Delicate pastel blues and soft buttery yellows illuminated the sky ahead as the lazy winter sun rose. While snow still covered the tops of the surrounding mountains, lower down the colors on them faded from bright whites to browns and greens--hardly a surprise, since temperatures here have been so warm and snow so scarce in this year's disrupted lead-up to winter.

I passed several areas where, in the mid-1990s, I would already have been ice-climbing atop frozen waterfalls at this time of year. Now, they were visibly bone dry with temperatures too warm for ice to form.

After arriving at my trailhead, I hiked alone toward a nearby peak. Out of habit, I began with a heavy jacket on, but soon removed it, along with my gloves, in temperatures well above freezing. I wasn't used to this and it felt abidingly strange to alter my old habits as I climbed.

I gained elevation quickly. Within a couple of hours, I was in something that finally seemed Alaskan to me, genuine winter conditions as I post-holed through the snow--which means having your legs regularly break through the surface snow to perhaps knee- or mid-thigh-height--making my way toward the summit. I paused from time to time to breathe in the smell of the trees and watch the occasional snow flurry flutter down into the valley below.

The summit ridge was blanketed in snow. As I arrived there, I suddenly realized that I had been chasing winter--that is, my own past life and dreams--up these mountains on this last full day of my visit, seeking to find an Alaska that no longer was.

I marveled at the grand 360-degree view, taking photos of the snowy peaks around me, drinking it all in, before I had to descend and head back to my home in Washington State and back to a climate-changed present on a burning planet where I would continue to dream of the Alaska I had once known. I knew I would be planning future ascents here, while at least some of it remains as it once was.

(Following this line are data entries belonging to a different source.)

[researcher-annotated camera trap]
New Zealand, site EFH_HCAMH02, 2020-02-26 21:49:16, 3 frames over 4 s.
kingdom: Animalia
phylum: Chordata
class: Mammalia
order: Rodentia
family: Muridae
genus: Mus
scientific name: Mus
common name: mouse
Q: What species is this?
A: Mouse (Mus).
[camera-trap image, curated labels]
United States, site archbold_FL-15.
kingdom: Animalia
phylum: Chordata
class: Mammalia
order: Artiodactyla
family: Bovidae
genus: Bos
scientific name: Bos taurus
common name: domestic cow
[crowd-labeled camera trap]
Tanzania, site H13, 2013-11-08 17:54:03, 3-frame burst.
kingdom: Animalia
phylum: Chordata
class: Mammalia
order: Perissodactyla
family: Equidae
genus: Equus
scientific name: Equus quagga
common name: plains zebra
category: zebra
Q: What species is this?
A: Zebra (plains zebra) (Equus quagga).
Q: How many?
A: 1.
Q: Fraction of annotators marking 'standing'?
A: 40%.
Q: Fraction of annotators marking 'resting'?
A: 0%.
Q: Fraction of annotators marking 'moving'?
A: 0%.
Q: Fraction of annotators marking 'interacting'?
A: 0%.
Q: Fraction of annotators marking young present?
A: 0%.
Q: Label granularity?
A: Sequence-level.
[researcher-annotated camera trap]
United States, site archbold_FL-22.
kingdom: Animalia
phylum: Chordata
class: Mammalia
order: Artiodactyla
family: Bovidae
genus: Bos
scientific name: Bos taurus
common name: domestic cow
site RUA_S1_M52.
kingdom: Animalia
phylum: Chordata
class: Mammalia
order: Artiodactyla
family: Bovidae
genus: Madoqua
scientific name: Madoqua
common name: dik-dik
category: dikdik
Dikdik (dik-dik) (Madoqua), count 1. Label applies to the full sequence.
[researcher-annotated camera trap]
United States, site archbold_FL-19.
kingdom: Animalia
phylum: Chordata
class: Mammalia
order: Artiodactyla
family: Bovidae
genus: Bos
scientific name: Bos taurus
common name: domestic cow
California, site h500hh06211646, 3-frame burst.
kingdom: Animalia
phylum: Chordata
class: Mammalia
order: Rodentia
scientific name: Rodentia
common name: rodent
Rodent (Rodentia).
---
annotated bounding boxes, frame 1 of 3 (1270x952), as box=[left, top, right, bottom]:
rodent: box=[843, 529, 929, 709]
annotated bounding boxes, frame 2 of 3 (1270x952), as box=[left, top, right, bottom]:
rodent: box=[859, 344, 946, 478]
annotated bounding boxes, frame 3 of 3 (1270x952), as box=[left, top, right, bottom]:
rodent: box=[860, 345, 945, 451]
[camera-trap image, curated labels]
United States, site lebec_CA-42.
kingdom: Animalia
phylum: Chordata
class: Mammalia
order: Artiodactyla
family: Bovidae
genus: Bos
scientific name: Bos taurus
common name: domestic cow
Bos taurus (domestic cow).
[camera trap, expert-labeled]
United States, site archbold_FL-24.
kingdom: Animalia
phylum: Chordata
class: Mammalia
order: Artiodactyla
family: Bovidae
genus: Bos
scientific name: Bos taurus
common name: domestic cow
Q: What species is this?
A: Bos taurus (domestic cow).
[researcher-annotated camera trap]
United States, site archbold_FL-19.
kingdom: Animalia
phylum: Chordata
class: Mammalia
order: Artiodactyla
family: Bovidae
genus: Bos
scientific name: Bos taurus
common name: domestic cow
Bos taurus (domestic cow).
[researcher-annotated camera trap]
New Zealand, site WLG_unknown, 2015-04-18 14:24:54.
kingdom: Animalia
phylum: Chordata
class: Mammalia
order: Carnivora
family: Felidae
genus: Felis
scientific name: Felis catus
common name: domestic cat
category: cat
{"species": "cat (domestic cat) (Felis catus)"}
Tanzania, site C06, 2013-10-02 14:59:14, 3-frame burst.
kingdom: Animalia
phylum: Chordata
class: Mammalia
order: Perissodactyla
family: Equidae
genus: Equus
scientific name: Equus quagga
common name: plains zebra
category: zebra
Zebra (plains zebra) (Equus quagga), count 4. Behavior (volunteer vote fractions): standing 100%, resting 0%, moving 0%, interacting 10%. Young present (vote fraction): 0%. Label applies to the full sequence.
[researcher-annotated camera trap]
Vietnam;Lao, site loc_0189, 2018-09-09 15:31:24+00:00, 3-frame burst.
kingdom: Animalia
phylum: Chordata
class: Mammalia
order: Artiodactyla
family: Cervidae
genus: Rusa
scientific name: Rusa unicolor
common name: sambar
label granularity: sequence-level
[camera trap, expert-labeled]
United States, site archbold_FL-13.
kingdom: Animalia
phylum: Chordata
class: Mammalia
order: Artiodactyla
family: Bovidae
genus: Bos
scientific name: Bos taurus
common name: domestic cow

Shortly before boarding my flight home from the Anchorage airport, the cloud cover to the north cleared, revealing Denali's still majestic white silhouette against a dark blue backdrop. I stood there, transfixed, for nearly half an hour unable to take my eyes off that mountain. Only when it began to grow dark and Denali was no longer visible could I allow myself to walk off, even as I wiped away more tears.